Spatial reasoning entries:
━━━━━━━━━━━━━━━━━━━━━━━━━━━━━━

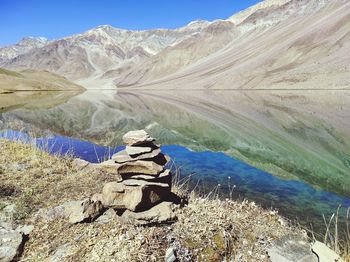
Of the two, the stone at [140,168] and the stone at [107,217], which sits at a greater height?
the stone at [140,168]

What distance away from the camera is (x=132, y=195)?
8.64 m

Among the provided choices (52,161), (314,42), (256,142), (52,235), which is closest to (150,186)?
(52,235)

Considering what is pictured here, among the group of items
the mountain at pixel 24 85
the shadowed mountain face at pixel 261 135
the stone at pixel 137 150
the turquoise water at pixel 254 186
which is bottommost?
the mountain at pixel 24 85

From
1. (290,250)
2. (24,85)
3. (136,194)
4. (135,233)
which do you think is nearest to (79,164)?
(136,194)

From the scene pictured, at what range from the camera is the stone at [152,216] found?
8336 millimetres

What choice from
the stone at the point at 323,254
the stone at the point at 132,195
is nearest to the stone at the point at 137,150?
the stone at the point at 132,195

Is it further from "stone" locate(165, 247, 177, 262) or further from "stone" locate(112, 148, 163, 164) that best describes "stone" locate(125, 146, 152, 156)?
"stone" locate(165, 247, 177, 262)

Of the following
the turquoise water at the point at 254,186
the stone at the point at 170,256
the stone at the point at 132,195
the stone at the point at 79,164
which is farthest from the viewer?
the turquoise water at the point at 254,186

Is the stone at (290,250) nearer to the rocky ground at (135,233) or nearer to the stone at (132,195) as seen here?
the rocky ground at (135,233)

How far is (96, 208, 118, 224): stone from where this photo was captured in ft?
28.0

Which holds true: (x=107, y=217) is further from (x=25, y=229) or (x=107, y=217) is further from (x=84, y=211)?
(x=25, y=229)

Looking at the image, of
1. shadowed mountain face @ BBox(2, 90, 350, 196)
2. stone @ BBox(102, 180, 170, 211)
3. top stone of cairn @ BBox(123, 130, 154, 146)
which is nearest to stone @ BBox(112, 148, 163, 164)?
top stone of cairn @ BBox(123, 130, 154, 146)

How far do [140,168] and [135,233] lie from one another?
5.63ft

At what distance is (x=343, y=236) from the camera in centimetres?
1170
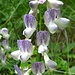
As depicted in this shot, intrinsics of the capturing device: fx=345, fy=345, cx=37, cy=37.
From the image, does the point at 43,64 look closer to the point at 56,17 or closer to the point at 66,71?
the point at 56,17

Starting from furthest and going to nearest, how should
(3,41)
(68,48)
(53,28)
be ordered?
(68,48)
(3,41)
(53,28)

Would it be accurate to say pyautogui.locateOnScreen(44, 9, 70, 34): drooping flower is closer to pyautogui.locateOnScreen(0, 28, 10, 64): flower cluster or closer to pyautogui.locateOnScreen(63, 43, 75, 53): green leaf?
pyautogui.locateOnScreen(0, 28, 10, 64): flower cluster

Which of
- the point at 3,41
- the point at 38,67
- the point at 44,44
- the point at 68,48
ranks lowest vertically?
the point at 68,48

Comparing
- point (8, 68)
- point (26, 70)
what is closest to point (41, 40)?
point (26, 70)

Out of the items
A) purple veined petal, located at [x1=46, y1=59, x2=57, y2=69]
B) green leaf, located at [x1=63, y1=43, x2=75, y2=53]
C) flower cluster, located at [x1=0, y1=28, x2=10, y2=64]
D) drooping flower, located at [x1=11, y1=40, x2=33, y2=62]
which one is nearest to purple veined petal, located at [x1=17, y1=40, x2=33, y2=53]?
drooping flower, located at [x1=11, y1=40, x2=33, y2=62]

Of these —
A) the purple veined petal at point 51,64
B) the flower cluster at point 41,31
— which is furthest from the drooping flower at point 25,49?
the purple veined petal at point 51,64

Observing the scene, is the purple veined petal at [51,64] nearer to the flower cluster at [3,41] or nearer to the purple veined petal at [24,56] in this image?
the purple veined petal at [24,56]

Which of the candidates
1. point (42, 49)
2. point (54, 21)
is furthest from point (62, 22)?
point (42, 49)

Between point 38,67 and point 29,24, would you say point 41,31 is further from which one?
point 38,67
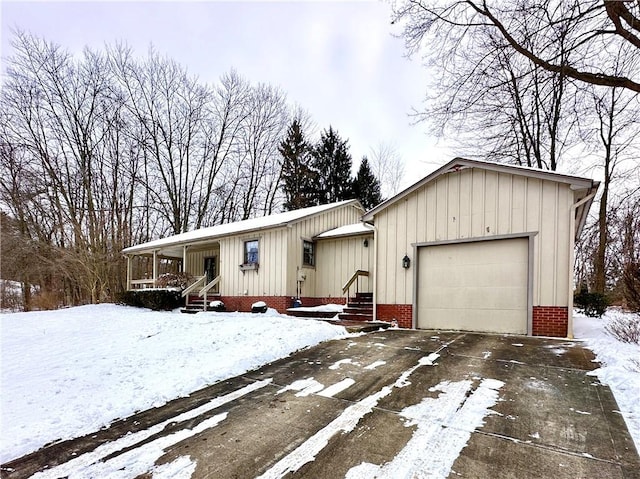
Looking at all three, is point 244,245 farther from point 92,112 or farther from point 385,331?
point 92,112

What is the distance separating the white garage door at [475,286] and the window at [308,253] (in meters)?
4.77

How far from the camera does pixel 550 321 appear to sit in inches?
271

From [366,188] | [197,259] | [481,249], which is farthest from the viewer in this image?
[366,188]

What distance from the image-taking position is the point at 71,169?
65.4ft

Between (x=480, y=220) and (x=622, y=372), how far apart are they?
429 cm

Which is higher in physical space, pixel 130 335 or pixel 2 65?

━━━━━━━━━━━━━━━━━━━━━━━━━━━━━━

WRITTEN EXERCISE =>
Output every line of the entries above as a JSON list of strings, one string per line, skipping blank lines. Leave the picture markers out.

SOLUTION FOR THIS EXERCISE =>
[
  "Of the two, the stone at [140,168] and the stone at [107,217], which sits at a greater height?",
  "the stone at [140,168]",
  "What distance away from the camera is (x=132, y=195)?",
  "8.64 m",
  "Among the provided choices (52,161), (314,42), (256,142), (52,235), which is closest to (150,186)?",
  "(52,235)",
  "Considering what is pictured here, among the group of items",
  "the mountain at pixel 24 85",
  "the shadowed mountain face at pixel 261 135",
  "the stone at pixel 137 150",
  "the turquoise water at pixel 254 186",
  "which is bottommost?",
  "the mountain at pixel 24 85",
  "From",
  "1. (290,250)",
  "2. (24,85)",
  "3. (136,194)",
  "4. (135,233)",
  "which do you think is nearest to (79,164)?",
  "(136,194)",
  "From the scene pictured, at what range from the camera is the stone at [152,216] found?",
  "8336 millimetres",
  "What choice from",
  "the stone at the point at 323,254",
  "the stone at the point at 132,195",
  "is nearest to the stone at the point at 137,150?",
  "the stone at the point at 132,195",
  "Is it further from \"stone\" locate(165, 247, 177, 262) or further from \"stone\" locate(112, 148, 163, 164) that best describes \"stone\" locate(125, 146, 152, 156)?",
  "\"stone\" locate(165, 247, 177, 262)",
  "Of the following",
  "the turquoise water at the point at 254,186",
  "the stone at the point at 170,256",
  "the stone at the point at 132,195",
  "the stone at the point at 79,164",
  "which is farthest from the viewer?",
  "the turquoise water at the point at 254,186",
  "Is the stone at (290,250) nearer to the rocky ground at (135,233) or nearer to the stone at (132,195) as seen here?",
  "the rocky ground at (135,233)",
  "How far is (96, 208, 118, 224): stone from where this photo was captured in ft?",
  "28.0",
  "Which holds true: (x=107, y=217) is further from (x=25, y=229) or (x=107, y=217) is further from (x=84, y=211)?",
  "(x=25, y=229)",
  "Looking at the image, of",
  "1. shadowed mountain face @ BBox(2, 90, 350, 196)",
  "2. stone @ BBox(102, 180, 170, 211)",
  "3. top stone of cairn @ BBox(123, 130, 154, 146)",
  "which is nearest to stone @ BBox(112, 148, 163, 164)?",
  "top stone of cairn @ BBox(123, 130, 154, 146)",
  "How far do [140,168] and [135,233] lie from one another?",
  "5.63ft",
  "At what distance is (x=343, y=236) from the camera in centimetres?",
  "1170",
  "As depicted in this shot, intrinsics of the capturing device: fx=345, fy=345, cx=37, cy=37.",
  "From the image, does the point at 43,64 look closer to the point at 56,17 or closer to the point at 66,71?",
  "the point at 56,17",
  "Starting from furthest and going to nearest, how should",
  "(3,41)",
  "(68,48)",
  "(53,28)",
  "be ordered?",
  "(68,48)",
  "(3,41)",
  "(53,28)",
  "Would it be accurate to say pyautogui.locateOnScreen(44, 9, 70, 34): drooping flower is closer to pyautogui.locateOnScreen(0, 28, 10, 64): flower cluster or closer to pyautogui.locateOnScreen(63, 43, 75, 53): green leaf?",
  "pyautogui.locateOnScreen(0, 28, 10, 64): flower cluster",
  "Which of",
  "- the point at 3,41",
  "- the point at 38,67",
  "- the point at 44,44",
  "- the point at 68,48",
  "ranks lowest vertically?",
  "the point at 68,48",
  "Comparing",
  "- point (8, 68)",
  "- point (26, 70)",
  "what is closest to point (41, 40)?",
  "point (26, 70)",
  "Out of the items",
  "A) purple veined petal, located at [x1=46, y1=59, x2=57, y2=69]",
  "B) green leaf, located at [x1=63, y1=43, x2=75, y2=53]",
  "C) flower cluster, located at [x1=0, y1=28, x2=10, y2=64]",
  "D) drooping flower, located at [x1=11, y1=40, x2=33, y2=62]",
  "which one is nearest to purple veined petal, located at [x1=17, y1=40, x2=33, y2=53]?",
  "drooping flower, located at [x1=11, y1=40, x2=33, y2=62]",
  "Of these —",
  "A) the purple veined petal at point 51,64",
  "B) the flower cluster at point 41,31",
  "— which is furthest from the drooping flower at point 25,49?",
  "the purple veined petal at point 51,64",
  "Observing the scene, is the purple veined petal at [51,64] nearer to the flower cluster at [3,41] or nearer to the purple veined petal at [24,56] in this image?",
  "the purple veined petal at [24,56]",
  "Which of the candidates",
  "1. point (42, 49)",
  "2. point (54, 21)",
  "is furthest from point (62, 22)?",
  "point (42, 49)",
  "Between point 38,67 and point 29,24, would you say point 41,31 is further from which one?",
  "point 38,67",
  "Looking at all three, is point 244,245 farther from point 92,112 or farther from point 385,331?",
  "point 92,112",
  "What is the distance separating the white garage door at [475,286] and the window at [308,253] (in meters)?",
  "4.77",
  "How far from the camera does pixel 550 321 appear to sit in inches?",
  "271",
  "From [366,188] | [197,259] | [481,249], which is farthest from the viewer in this image?",
  "[366,188]",
  "What distance from the image-taking position is the point at 71,169?",
  "65.4ft",
  "Between (x=480, y=220) and (x=622, y=372), how far apart are they?",
  "429 cm",
  "Which is higher in physical space, pixel 130 335 or pixel 2 65?"
]